# 作業内容
1. アイルトン・セナについての本文のうち、「第八十七話自分を越える戦い」を含む箇所から「5月1日は、日本を愛し、日本人が愛した、あるF1ドライバーの命日です。」までを、「富士山」を「霊峰富士」に置き換えて書き直してください。
2. アイルトン・セナについての本文の最後の文に続けて、その先を書き進めてください。

───── 本文 ─────

第八十七話自分を越える戦い
富士スピードウェイ。
全長4400メートル。創業は、去年50周年を迎えました。
標高およそ550メートルの場所にあること、すぐそばに富士山を抱くことで、天候に関しては決して安定したものではありません。
夕方から急に冷える。霧が深い。そして雨が多い。
0.1秒を争うドライバーにとって、過酷な条件での戦いになります。
富士山は、数々のレースを見守ってきました。
響き渡る爆音。歓声。あくなき挑戦への拍手。
そこには数々のドラマがありました。
5月1日は、日本を愛し、日本人が愛した、あるF1ドライバーの命日です。
音速の貴公子と呼ばれた男、アイルトン・セナ。
1994年5月1日、イタリア・イモラでのF1グランプリ決勝で、彼は開幕から3週連続のポール・ポジションでスタート。
ミハエル・シューマッハを後ろに従え、首位のまま、7週目を迎えていました。
超高速・左コーナー、タンブレロに時速312キロで突っ込む。
そこで悲劇は起こりました。
直進してコースアウト。コンクリート・ウォールに激突して、マシンは大破しました。
享年34歳。世界中が彼の死を悼みました。
彼のドライビングスタイルを危険、無謀というひとがいるかもしれません。
でも、彼は最後の最後まで、生きようとしていました。
コンマ数秒で5速にシフトダウン。わずか1.2秒で、100キロ近く減速していたのです。
この技術は神業としか言えません。
セナは、レースを始めた頃、雨が苦手でした。
でも、なんとか克服したい。
サーキットに水をまき、雨に強い自分を構築しました。
天才、と誰もが言う。でも、その影で、彼はもがき、苦しみ、自分の弱さと闘ってきたのです。

───── 提供資料 ─────

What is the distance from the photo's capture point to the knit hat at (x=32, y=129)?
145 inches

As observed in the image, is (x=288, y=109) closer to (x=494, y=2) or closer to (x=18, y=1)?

─────

# 最終回答
1.
第八十七話自分を越える戦い
富士スピードウェイ。
全長4400メートル。創業は、去年50周年を迎えました。
標高およそ550メートルの場所にあること、すぐそばに霊峰富士を抱くことで、天候に関しては決して安定したものではありません。
夕方から急に冷える。霧が深い。そして雨が多い。
0.1秒を争うドライバーにとって、過酷な条件での戦いになります。
霊峰富士は、数々のレースを見守ってきました。
響き渡る爆音。歓声。あくなき挑戦への拍手。
そこには数々のドラマがありました。
5月1日は、日本を愛し、日本人が愛した、あるF1ドライバーの命日です。

2.
アイルトン・セナが強くなるためにつかんだ、明日へのyes!とは?
レーシング・ドライバー、アイルトン・セナは、1960年3月21日、ブラジルのサンパウロに生まれた。
父はやり手の実業家。
農場や牧場経営、自動車修理工場や商店を営む、地主であり、サンパウロでは有名な経営者だった。
長男として誕生したセナは、父親の寵愛(ちょうあい)を受けた。
車好きの父親が息子の4歳の誕生日のプレゼントに選んだのは、レーシングカートだった。
別にレーサーになってほしかったわけではない。
でも、セナはたちまち、のめりこんだ。
「学業をおろそかにするようだったら、カートはやらせない!」
父親の怒りを避けるように、セナは学業も頑張った。
好きなものを手放さないために。
10歳のときには、エンジンに興味を持ち、分解しては組み立て、最強のエンジンをつくるためにはどうしたらいいか、自分で学んだ。
13歳で初めてカートレースに、カーナンバー「42」で出場。
ぶっちぎりの優勝だった。そのドライビングテクニックには皆が驚嘆した。
「あのナンバー42は、すごいな!」
以来、彼は、ナンバー42と呼ばれた。
どんなに賞賛されても、セナは納得しなかった。
他人に勝っても、自分に負けたのでは、本当の勝利とは言えない。
ある雨のレース。コーナーリングを失敗して、コースアウトしてしまう。
許せない。弱い自分が、許せない。
翌日から同じコースに水をまき、練習に励む。
ダメだ、こんなんじゃダメだ。もっと、もっと速く。
オレは、まだまだ高みに行けるはずだ。
水しぶきをあげるレーシングカートは、唸り声をあげ、走り去った。
音速の貴公子と呼ばれたF1ドライバー、アイルトン・セナを、あるメカニックがこう評した。
「ああ、もちろん彼は天才だったよ。でもね、その才能っていうのはね、努力を惜しみなく続けることができる才能なんだよ。彼は速く走ることができるなら、なんでも捨てた。孤独もいとわない。みんなが酒場でよろしくやってるときにも、彼は、黙々とハンドルを握り続けていたんだ」。
セナは、忘れられなかった。
4歳の時、初めてカートに乗った時の高揚感。疾走感。
世界が変わった。
流れる風景の美しさに酔いしれた。
いつしか、生きることとレースで走ることが、ひとつになった。
彼はこんな言葉を残している。
「この世に生を受けたこと、それ自体が最大のチャンスなんだ。だから、生きるなら、完全で強烈な人生を送りたい。僕は、そういう人間なんだ。事故で死ぬのなら、一瞬で死にたい」。
不断の努力は、彼に、類まれな聴覚を与えた。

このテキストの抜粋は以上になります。